You will gain valuable experience in information security governance, risk management, and compliance. These are highly relevant skills for future roles such as information security officer, security consultant, IT risk consultant, privacy/security analyst, business IT consultant, or GRC specialist.

What we offer

• A competitive internship salary, an NS Business Card to travel to the office, great office lunches, a strong company culture, and other employee benefits.
• A clearly scoped graduation assignment with practical business relevance.
• Close collaboration with an Artefact project manager.
• Dedicated mentorship and guidance throughout the internship.
• Access to relevant policies, systems, documentation, and stakeholders.
• A sounding board from Artefact headquarters in France.
• Exposure to a professional data, AI, and technology consultancy environment.
• Dedicated time to work on your graduation thesis (approximately two days per week).
• A hybrid working environment from our Utrecht office.
• The opportunity to make a visible contribution to Artefact Netherlands' information security maturity.

Interested?

Are you looking for a graduation internship in information security, ISO 27001, risk management, and IT governance? We would like to hear from you.

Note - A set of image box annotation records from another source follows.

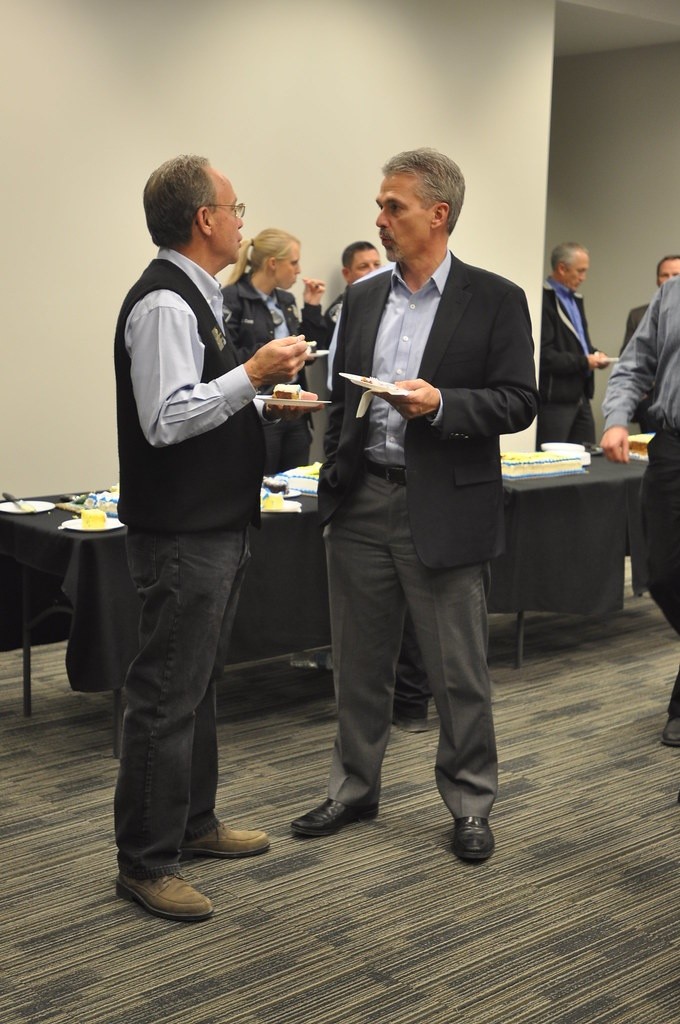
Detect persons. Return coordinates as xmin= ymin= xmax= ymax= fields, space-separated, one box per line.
xmin=291 ymin=148 xmax=536 ymax=863
xmin=115 ymin=156 xmax=313 ymax=920
xmin=219 ymin=228 xmax=680 ymax=747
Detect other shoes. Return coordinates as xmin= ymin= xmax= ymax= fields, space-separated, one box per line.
xmin=392 ymin=713 xmax=428 ymax=732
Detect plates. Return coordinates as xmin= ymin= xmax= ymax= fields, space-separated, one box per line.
xmin=263 ymin=500 xmax=302 ymax=512
xmin=284 ymin=489 xmax=302 ymax=498
xmin=0 ymin=500 xmax=56 ymax=514
xmin=338 ymin=372 xmax=408 ymax=394
xmin=540 ymin=442 xmax=585 ymax=454
xmin=305 ymin=350 xmax=330 ymax=357
xmin=254 ymin=394 xmax=332 ymax=407
xmin=62 ymin=517 xmax=126 ymax=532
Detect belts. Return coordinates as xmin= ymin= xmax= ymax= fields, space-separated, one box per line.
xmin=662 ymin=422 xmax=680 ymax=437
xmin=367 ymin=458 xmax=407 ymax=486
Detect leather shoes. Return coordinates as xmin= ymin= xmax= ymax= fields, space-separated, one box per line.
xmin=452 ymin=816 xmax=495 ymax=863
xmin=290 ymin=798 xmax=379 ymax=837
xmin=181 ymin=823 xmax=270 ymax=860
xmin=116 ymin=872 xmax=215 ymax=921
xmin=661 ymin=714 xmax=680 ymax=746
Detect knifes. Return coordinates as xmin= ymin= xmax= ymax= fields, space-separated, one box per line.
xmin=2 ymin=493 xmax=37 ymax=510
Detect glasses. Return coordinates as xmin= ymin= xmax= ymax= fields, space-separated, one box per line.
xmin=195 ymin=202 xmax=246 ymax=225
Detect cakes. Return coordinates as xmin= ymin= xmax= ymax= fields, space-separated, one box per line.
xmin=259 ymin=463 xmax=322 ymax=508
xmin=71 ymin=483 xmax=120 ymax=529
xmin=273 ymin=383 xmax=301 ymax=400
xmin=499 ymin=451 xmax=586 ymax=478
xmin=625 ymin=432 xmax=656 ymax=456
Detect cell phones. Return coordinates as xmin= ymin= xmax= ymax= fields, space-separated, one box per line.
xmin=601 ymin=358 xmax=620 ymax=362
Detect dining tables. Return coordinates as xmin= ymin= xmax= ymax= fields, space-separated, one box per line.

Please send your CV and a short motivation explaining why this assignment interests you.

Possible research question

A possible graduation research question could be:

How can Artefact Netherlands implement an effective and pragmatic Information Security Management System in order to reduce information security risks and become ready for ISO 27001 certification?

This research question can be further refined together with the student and the educational institution to ensure it meets graduation requirements.